Lang Lang: Es gab eine große Aufmerksamkeit für Klassische Musik in China. Seit Kurzem sinkt das Interesse ein bisschen. Ich denke, die Kinder lernen zu viel und es bleibt keine Zeit mehr zum Üben. Aber es gibt auch einen größeren Zuwachs unter den jüngeren Kindern, deren Eltern wollen, dass ihr Kind ein Instrument lernt wie Flöte oder Klarinette, um die Verbindung zur Welt zu halten. Es gibt auch eine große Entwicklung der chinesischen Volksmusik. Es gibt neue Werke, mehr Touren, mehr Konzerte, die chinesische Gruppen in den Mittelpunkt rücken. Das ist eine positive Entwicklung und ich hoffe, dass es so weiter geht. Das ist für alle gut.

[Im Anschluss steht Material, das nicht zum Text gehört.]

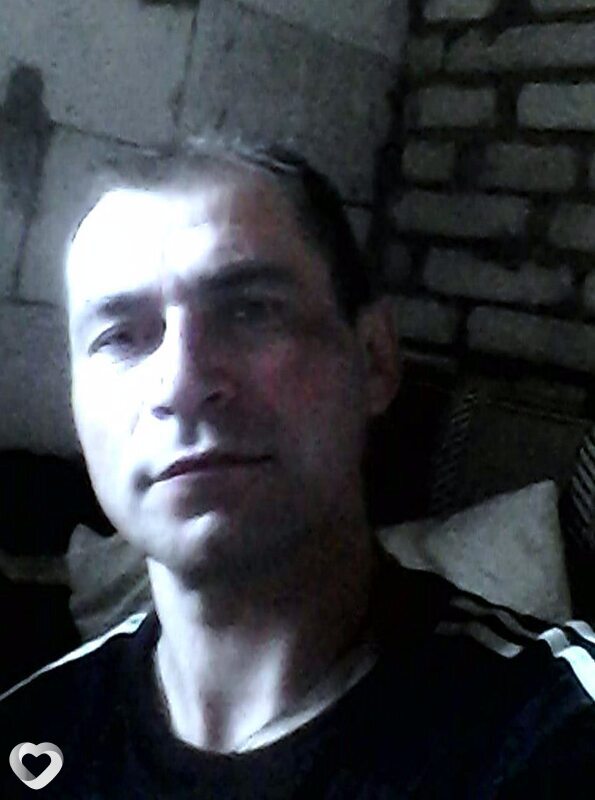 Василий, 47, Ровно — анкета №52033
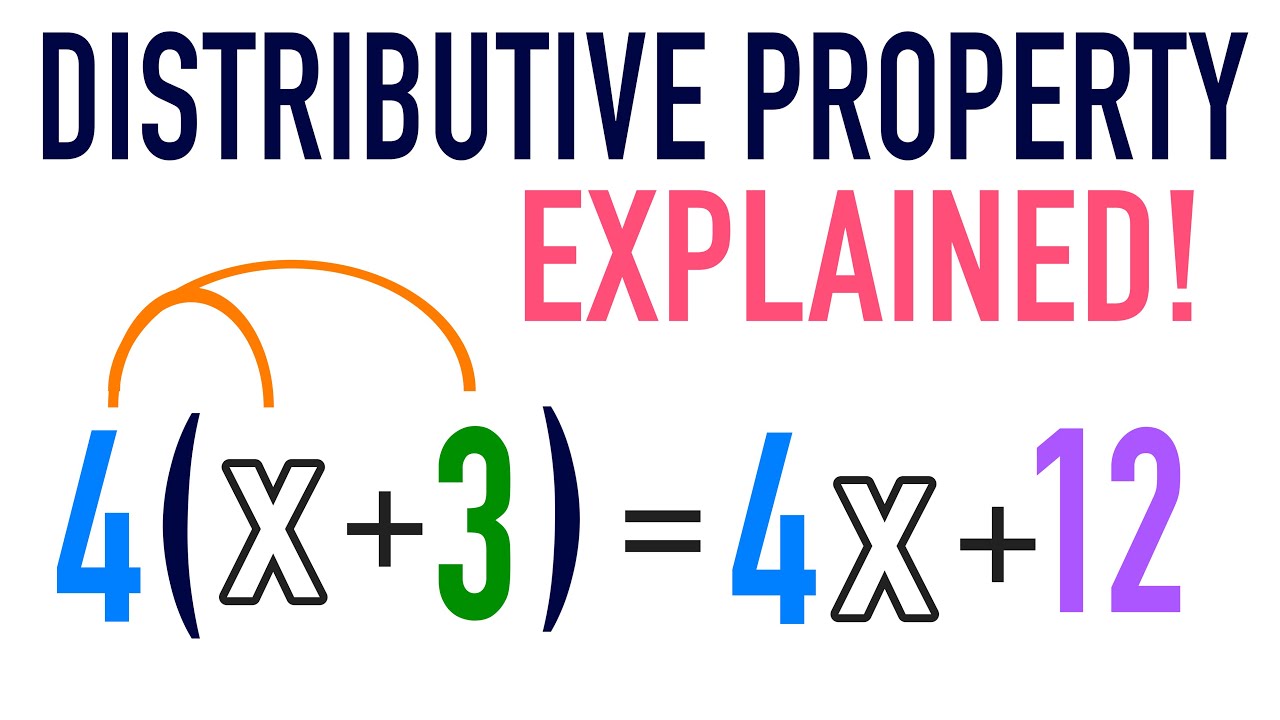 properti distributif - Kelas 9 - Kuis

Es ist interessant, dass die Menschen überall auf der Welt zu ihrer traditionellen Musik zurückkehren.
Lang Lang: Ja, das ist interessant. Es ist gut, dass die Menschen wieder zu ihrer traditionellen Musik zurückkehren. Es ist schön, dass sich die Menschen in der westlichen Welt dafür interessieren: Wie spielt man chinesische Musik und wie klingen chinesische Instrumente? Das ist definitiv auch interessant für die Zuhörer.

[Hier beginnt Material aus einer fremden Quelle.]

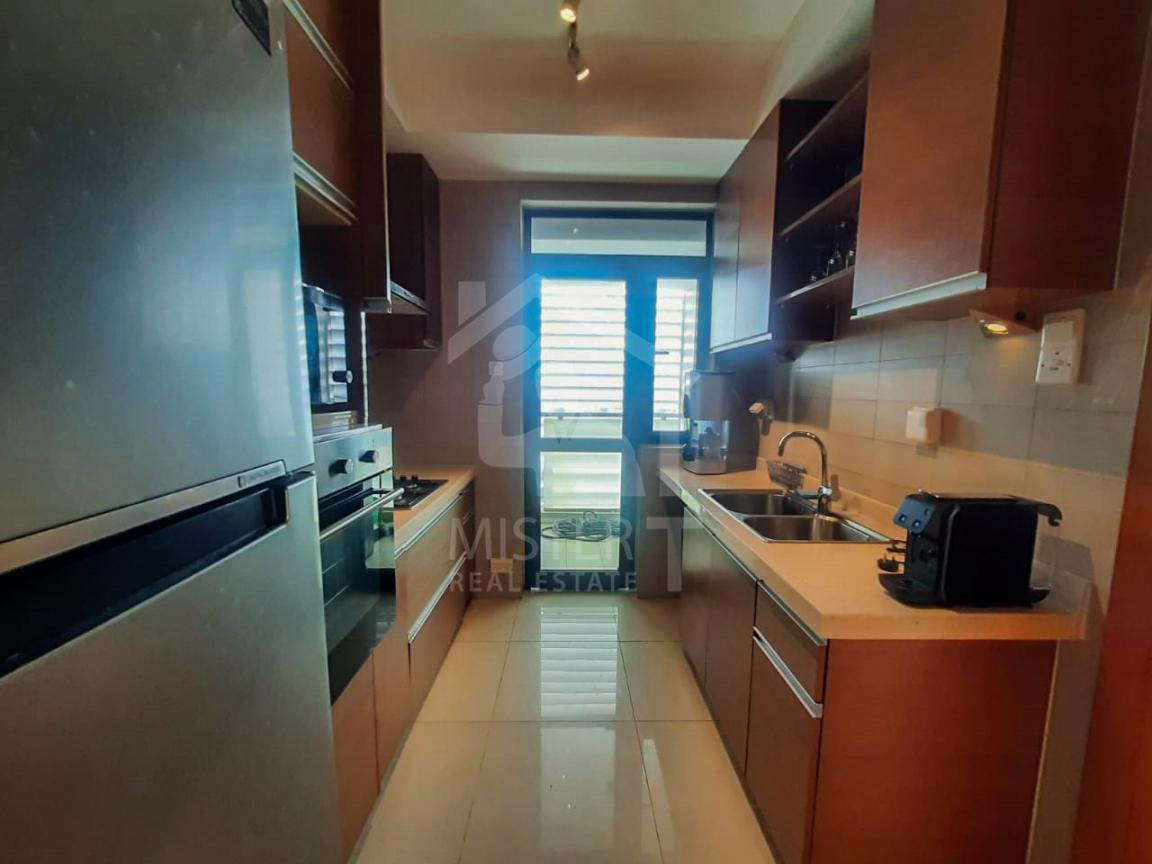 Apartment for Rent at Havelock City - image 6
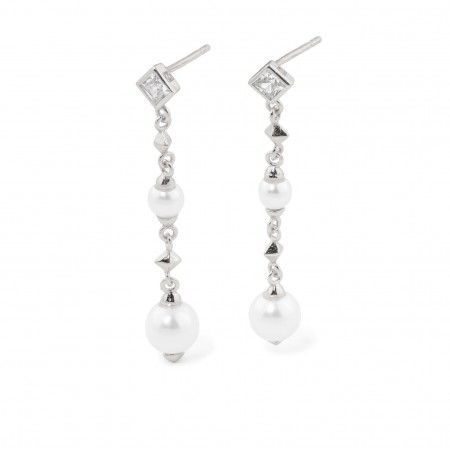 BRINCOS PÉROLAS BRINCOS PÉROLAS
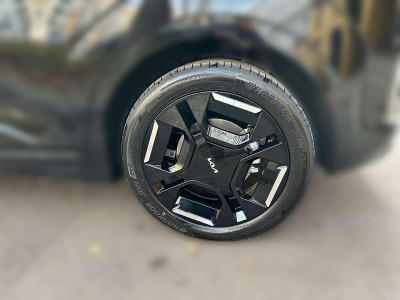 KIA EV3 Neuwagen KIA EV3 Neuwagen
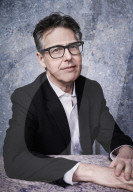 PORTRAIT - Ira Glass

Camille Saint-Saëns' Concerto ist ein verkanntes Werk, haben Sie gesagt. Sie vergleichen den zweiten Satz mit Mendelssohns "Sommernachtstraum". Warum?
Lang Lang: Ich liebe das Concerto sehr, aber immer, wenn ich es spielen möchte, sind die Orchester nicht glücklich. Im letzten Jahr habe ich es geschafft, eine Aufnahme zu machen und ein Orchester für mich zu gewinnen: das Leipziger Gewandhausorchester. Alle sagten mir, dass sie dieses Konzert seit 60 Jahren nicht mehr gespielt haben.
Das Gespräch führte Mischa Kreiskott.